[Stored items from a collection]
++++++

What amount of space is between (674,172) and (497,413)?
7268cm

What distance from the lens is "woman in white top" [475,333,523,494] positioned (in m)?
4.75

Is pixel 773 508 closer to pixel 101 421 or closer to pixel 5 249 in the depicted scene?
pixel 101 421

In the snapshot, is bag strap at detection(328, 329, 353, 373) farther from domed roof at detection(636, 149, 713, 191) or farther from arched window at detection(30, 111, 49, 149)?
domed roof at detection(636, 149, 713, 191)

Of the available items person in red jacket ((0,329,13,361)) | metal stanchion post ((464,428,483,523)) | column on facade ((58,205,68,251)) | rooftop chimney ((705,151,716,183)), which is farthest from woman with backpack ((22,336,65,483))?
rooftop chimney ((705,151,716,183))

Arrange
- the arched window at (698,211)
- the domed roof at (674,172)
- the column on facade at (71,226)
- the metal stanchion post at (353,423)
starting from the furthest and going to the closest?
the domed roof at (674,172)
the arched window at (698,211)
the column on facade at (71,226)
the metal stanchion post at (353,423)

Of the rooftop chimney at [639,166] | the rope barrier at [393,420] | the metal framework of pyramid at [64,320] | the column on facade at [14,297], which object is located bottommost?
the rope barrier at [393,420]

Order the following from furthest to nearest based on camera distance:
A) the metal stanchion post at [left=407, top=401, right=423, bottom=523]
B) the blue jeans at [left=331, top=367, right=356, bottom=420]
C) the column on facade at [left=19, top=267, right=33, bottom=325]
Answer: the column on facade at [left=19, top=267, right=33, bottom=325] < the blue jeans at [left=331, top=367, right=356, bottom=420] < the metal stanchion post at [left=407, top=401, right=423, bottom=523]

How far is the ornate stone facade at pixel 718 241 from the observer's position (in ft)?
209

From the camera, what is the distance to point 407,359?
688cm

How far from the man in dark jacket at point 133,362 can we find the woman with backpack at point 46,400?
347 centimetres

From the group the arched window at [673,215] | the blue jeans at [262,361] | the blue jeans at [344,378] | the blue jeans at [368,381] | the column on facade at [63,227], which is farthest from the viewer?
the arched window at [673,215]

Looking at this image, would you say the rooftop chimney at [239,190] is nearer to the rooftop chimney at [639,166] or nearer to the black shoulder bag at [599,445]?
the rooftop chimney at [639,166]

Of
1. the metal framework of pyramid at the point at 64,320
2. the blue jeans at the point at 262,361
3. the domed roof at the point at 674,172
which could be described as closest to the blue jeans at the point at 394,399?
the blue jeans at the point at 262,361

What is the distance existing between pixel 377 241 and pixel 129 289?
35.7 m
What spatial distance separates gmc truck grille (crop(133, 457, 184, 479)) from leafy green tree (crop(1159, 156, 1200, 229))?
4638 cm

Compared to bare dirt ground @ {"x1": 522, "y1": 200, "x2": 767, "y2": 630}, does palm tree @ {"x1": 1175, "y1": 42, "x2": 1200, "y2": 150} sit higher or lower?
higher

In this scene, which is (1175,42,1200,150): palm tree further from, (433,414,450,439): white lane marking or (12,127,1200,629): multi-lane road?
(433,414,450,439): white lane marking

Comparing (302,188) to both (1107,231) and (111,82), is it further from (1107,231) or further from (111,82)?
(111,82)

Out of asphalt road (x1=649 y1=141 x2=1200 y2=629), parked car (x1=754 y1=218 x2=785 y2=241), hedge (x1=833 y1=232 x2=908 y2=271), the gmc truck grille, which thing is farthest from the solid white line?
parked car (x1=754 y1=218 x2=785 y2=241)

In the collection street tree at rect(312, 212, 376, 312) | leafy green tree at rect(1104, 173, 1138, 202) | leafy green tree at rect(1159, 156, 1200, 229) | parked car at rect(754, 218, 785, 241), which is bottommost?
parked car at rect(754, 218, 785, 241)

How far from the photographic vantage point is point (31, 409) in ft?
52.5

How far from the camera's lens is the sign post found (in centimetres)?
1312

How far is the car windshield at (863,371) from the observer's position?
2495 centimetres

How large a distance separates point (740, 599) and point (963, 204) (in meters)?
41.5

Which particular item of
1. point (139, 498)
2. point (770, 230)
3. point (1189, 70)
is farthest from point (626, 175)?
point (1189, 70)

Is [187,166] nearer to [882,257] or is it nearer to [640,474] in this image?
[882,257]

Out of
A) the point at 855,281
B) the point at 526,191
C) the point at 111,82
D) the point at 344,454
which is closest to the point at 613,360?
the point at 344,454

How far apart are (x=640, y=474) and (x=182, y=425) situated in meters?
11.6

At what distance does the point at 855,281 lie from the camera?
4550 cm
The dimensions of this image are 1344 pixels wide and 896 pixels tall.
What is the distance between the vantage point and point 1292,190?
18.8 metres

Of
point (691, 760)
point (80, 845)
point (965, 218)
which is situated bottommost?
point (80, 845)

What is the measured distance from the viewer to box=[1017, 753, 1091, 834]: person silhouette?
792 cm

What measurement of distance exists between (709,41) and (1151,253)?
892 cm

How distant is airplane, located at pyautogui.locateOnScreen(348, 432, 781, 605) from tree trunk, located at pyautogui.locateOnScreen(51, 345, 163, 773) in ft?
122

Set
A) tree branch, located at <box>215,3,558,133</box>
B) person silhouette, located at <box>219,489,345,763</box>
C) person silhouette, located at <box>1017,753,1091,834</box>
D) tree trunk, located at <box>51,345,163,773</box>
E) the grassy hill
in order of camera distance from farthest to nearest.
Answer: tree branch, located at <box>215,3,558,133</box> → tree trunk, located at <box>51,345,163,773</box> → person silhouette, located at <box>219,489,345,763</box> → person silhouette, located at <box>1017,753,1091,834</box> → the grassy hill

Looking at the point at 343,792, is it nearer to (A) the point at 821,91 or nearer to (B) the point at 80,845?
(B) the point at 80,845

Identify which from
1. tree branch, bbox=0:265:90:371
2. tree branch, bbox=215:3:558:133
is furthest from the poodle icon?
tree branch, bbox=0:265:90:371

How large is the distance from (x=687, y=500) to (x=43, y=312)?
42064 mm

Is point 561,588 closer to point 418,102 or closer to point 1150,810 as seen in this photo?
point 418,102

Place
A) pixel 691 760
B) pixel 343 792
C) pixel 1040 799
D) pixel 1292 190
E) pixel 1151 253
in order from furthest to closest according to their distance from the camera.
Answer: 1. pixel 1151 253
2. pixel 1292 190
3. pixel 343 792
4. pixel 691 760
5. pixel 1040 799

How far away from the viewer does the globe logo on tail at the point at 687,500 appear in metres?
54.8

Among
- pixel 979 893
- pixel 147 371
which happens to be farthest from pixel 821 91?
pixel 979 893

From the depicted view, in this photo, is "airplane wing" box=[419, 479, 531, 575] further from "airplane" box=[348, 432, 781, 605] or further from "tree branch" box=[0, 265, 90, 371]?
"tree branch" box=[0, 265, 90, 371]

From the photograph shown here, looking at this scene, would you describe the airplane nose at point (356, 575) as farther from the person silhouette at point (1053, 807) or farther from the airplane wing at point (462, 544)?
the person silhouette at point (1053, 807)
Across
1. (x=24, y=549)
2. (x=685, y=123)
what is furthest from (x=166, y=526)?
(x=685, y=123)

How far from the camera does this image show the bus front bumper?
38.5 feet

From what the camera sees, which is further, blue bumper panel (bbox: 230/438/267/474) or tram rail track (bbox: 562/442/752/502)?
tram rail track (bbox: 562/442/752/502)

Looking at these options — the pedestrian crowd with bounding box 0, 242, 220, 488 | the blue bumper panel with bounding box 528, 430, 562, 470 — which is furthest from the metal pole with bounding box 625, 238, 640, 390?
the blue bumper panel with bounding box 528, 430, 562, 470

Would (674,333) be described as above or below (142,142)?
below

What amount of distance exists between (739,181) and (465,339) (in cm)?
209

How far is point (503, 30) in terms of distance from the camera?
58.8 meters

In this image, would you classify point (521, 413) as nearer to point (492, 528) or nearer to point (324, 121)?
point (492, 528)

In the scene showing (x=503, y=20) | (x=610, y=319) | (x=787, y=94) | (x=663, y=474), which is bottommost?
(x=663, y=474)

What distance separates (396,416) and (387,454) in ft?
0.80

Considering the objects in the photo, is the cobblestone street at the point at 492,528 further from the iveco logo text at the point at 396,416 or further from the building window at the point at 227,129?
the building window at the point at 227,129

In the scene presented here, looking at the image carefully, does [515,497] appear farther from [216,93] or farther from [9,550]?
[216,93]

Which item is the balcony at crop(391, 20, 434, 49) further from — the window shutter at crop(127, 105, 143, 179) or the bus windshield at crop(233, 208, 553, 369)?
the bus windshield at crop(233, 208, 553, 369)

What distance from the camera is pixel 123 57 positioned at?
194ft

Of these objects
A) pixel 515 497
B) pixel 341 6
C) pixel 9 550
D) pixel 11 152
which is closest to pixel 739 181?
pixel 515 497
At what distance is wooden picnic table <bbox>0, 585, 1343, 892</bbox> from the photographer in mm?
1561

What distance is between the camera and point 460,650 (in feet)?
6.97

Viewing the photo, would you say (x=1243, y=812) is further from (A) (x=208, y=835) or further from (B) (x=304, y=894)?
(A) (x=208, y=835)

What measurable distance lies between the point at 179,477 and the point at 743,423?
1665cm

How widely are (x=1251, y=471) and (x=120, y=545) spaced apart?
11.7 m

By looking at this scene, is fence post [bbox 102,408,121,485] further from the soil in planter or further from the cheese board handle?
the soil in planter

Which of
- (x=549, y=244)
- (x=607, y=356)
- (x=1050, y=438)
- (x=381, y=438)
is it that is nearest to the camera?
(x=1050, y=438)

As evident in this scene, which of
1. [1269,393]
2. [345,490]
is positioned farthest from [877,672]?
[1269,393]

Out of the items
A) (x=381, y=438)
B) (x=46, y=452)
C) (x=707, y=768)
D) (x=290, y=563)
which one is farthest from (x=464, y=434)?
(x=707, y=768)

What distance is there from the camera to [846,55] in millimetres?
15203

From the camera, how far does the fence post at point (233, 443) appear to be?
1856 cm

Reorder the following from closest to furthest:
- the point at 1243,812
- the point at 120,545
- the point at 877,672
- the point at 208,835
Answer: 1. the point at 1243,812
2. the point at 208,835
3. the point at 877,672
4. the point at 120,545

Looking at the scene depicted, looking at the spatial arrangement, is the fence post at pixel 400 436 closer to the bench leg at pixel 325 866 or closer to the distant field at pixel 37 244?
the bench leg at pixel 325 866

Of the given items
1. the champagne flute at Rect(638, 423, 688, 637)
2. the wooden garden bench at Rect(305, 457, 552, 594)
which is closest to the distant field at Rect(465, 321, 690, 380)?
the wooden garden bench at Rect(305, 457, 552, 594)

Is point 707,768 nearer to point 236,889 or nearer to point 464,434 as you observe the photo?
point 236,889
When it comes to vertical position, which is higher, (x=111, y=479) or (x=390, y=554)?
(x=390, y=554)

++++++

### STATED GOAL
Duplicate the passage that opens with the line containing "What is the measured" and closes with the line containing "Answer: tree branch, located", including both of those lines.

### THE OUTPUT
What is the measured distance from the viewer to box=[1017, 753, 1091, 834]: person silhouette?
792 cm

What measurement of distance exists between (709,41) and (1151,253)?
892 cm

How distant is airplane, located at pyautogui.locateOnScreen(348, 432, 781, 605) from tree trunk, located at pyautogui.locateOnScreen(51, 345, 163, 773) in ft?
122

Set
A) tree branch, located at <box>215,3,558,133</box>
B) person silhouette, located at <box>219,489,345,763</box>
C) person silhouette, located at <box>1017,753,1091,834</box>
D) tree trunk, located at <box>51,345,163,773</box>
E) the grassy hill
in order of camera distance from farthest to nearest.
Answer: tree branch, located at <box>215,3,558,133</box> → tree trunk, located at <box>51,345,163,773</box> → person silhouette, located at <box>219,489,345,763</box> → person silhouette, located at <box>1017,753,1091,834</box> → the grassy hill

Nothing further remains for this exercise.